Another headshake that was neither lie nor evasion. “There are other ways to protect myself. I may have cancer, but I’m not a cripple yet.”
It was the wrong thing to say. Eric’s mouth tightened; Hollis could almost see the shutter come down behind his eyes.
“I’m sorry,” Hollis said, picking his words carefully now. “I know you’re concerned, I know you want to help. But this thing could drag on for a while, turn out to be a hell of a lot less dangerous than it seems. You can’t quit your job, put your life on hold indefinitely.”
No response.
“Let me handle it. If there’s anything you can do, I’ll call you right away. I mean that — right away.”
Another dozen beats. Then, “What about Mom? Does she know?”
“About the notes, yes.”
“But not about Rakubian being dead or what you did.”
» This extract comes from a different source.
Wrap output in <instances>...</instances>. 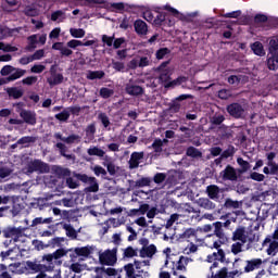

“No. It would’ve meant telling her I believed you were guilty, and I couldn’t do that to her.”
“You going to tell her now?”
“I’m not sure it’s a good idea.”
“I am,” Eric said. “She has a right to know the whole story. So does Angie. Tell them both, Dad. We’re all in this together.”
Eric’s gaze was intense, and Hollis understood that the need for family unity was just as important to him. He’d been able to teach him that much, at least. He understood, too, that if the closeness, the new bond that had formed between them here was to be maintained, he must neither argue nor fail to follow through. He nodded, gripped his son’s arm.
“You’re right,” he said. “We’re all in this together, we all need to know what we’re dealing with.”
Somebody we know.
Ryan Pierce.
Driving home, looking at it from different angles as objectively as he could, he came up with Pierce every time. Motive for killing Rakubian: the same as Hollis’s, as Eric’s — to eliminate the threat to Angela and Kenny. The old Pierce might not have been capable of violence, but the new Pierce was a different story. He’d changed, all right, only not in the way Angela and Cassie believed; hardened into a man with definite convictions and a twisted set of values. And the one thing he wanted more than anything else seemed to be a new life with his ex-wife and his son. Motive for sending the notes: to make Angela dependent on him, leverage to convince her to remarry him. Secondary motive: to punish Hollis for standing against him.